Alongside Al Mubarak, Cook oversaw a complete overhaul of the club's training base at Carrington, and scheduled a 2009 summer tour of South Africa where the squad met Nelson Mandela.

He made a gaffe by welcoming Uwe Rösler to the Manchester United Hall of Fame instead of the Manchester City Hall of Fame, and was booed by Manchester City fans. He wrote apology letters to 70 Manchester City supporters' clubs.

In September 2011, Cook offered his resignation after insensitive email allegations towards a player's mother. The Manchester City board believed there was evidence to back the allegations and accepted his resignation on 9 September 2011. Chairman Khaldoon Al Mubarak thanked Cook for his efforts in transforming the club's infrastructure and direction.

===UFC===

In September 2012, Cook was appointed Executive Vice President and Managing Director of Europe, Middle East and Africa for the UFC. He was fired from the UFC in a later round of staffing cuts initiated after the sale of Zuffa, LLC to WME-IMG.
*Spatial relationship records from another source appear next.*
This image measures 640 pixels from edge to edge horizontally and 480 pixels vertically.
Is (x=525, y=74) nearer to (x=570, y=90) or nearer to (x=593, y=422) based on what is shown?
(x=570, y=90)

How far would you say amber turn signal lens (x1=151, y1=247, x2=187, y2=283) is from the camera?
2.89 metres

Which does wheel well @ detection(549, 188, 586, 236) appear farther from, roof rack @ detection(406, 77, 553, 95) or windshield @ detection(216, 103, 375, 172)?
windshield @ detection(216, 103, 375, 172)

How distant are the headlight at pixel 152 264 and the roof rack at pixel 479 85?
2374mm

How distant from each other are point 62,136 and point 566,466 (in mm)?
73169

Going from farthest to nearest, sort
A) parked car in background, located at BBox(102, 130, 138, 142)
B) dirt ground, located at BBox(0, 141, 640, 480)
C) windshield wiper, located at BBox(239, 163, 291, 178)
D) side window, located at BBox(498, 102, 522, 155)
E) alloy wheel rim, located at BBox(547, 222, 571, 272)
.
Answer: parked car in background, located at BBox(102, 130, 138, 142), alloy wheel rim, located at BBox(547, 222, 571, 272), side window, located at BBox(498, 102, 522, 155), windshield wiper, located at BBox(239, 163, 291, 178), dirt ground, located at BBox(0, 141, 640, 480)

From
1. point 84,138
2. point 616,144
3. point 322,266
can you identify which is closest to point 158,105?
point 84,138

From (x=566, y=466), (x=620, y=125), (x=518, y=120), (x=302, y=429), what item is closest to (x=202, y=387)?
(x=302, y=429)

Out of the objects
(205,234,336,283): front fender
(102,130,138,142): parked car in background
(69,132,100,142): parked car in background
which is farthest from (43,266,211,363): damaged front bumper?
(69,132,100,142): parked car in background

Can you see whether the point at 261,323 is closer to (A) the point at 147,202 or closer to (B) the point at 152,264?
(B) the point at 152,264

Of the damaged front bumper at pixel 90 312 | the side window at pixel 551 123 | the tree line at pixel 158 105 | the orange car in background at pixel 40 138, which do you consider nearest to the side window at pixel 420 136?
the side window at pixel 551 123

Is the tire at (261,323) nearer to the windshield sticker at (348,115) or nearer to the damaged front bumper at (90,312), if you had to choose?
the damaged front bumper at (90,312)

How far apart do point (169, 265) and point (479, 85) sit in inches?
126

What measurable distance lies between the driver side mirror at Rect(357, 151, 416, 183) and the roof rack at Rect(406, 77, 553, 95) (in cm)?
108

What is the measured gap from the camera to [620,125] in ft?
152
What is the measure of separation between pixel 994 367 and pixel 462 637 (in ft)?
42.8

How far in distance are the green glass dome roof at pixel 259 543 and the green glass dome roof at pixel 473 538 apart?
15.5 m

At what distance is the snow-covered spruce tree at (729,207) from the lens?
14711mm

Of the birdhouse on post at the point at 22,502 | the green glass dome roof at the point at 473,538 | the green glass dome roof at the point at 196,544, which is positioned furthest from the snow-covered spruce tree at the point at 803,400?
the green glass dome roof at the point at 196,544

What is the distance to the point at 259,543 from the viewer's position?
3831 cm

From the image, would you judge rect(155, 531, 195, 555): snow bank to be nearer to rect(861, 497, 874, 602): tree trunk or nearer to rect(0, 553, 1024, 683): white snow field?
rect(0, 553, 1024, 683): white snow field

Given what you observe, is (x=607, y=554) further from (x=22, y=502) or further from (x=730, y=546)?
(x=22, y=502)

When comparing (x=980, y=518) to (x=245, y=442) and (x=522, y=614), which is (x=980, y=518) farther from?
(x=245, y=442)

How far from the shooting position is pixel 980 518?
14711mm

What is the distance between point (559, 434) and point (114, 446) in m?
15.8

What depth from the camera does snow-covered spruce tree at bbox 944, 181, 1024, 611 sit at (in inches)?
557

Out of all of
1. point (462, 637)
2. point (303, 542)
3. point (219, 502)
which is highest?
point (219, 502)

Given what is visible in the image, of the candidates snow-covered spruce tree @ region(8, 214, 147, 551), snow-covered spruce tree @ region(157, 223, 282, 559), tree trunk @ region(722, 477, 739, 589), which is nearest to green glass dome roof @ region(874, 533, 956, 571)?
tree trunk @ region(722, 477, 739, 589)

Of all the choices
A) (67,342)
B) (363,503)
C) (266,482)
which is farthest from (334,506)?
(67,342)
=== Saudi Professional League ===
In January 2023, Cook was appointed the executive president and CEO of the Saudi Professional League. Upon his announcement, he stated his commitment to transforming Saudi football into a global powerhouse, aligning with the country's Saudi Vision 2030 plan. Cook is tasked with implementing strategies to attract elite international players to join Cristiano Ronaldo in the national league, with the aim of turning it into a destination for talent by offering high salaries funded by the kingdom's sovereign wealth fund.

=== Birmingham City ===
On 14 July 2023, following the acquisition of Birmingham City by Knighthead Capital Management LLC, Chairman of the Board Tom Wagner installed Cook as CEO of the club. A lifelong Birmingham City fan, Cook said, “The landscape of Birmingham is continuing to positively change. It's young, multicultural and dynamic. It is time for the football club that bears its name, and shares its values, to add to this exciting story. With the support of Tom [Wagner] and the Knighthead team, and in partnership with the city of Birmingham, we aim to be world class in everything that we do." He stepped down from the role and from the club's board of directors on 16 January 2025 for personal reasons, while continuing his membership of the club's advisory committee and trusteeship of the Birmingham City Foundation.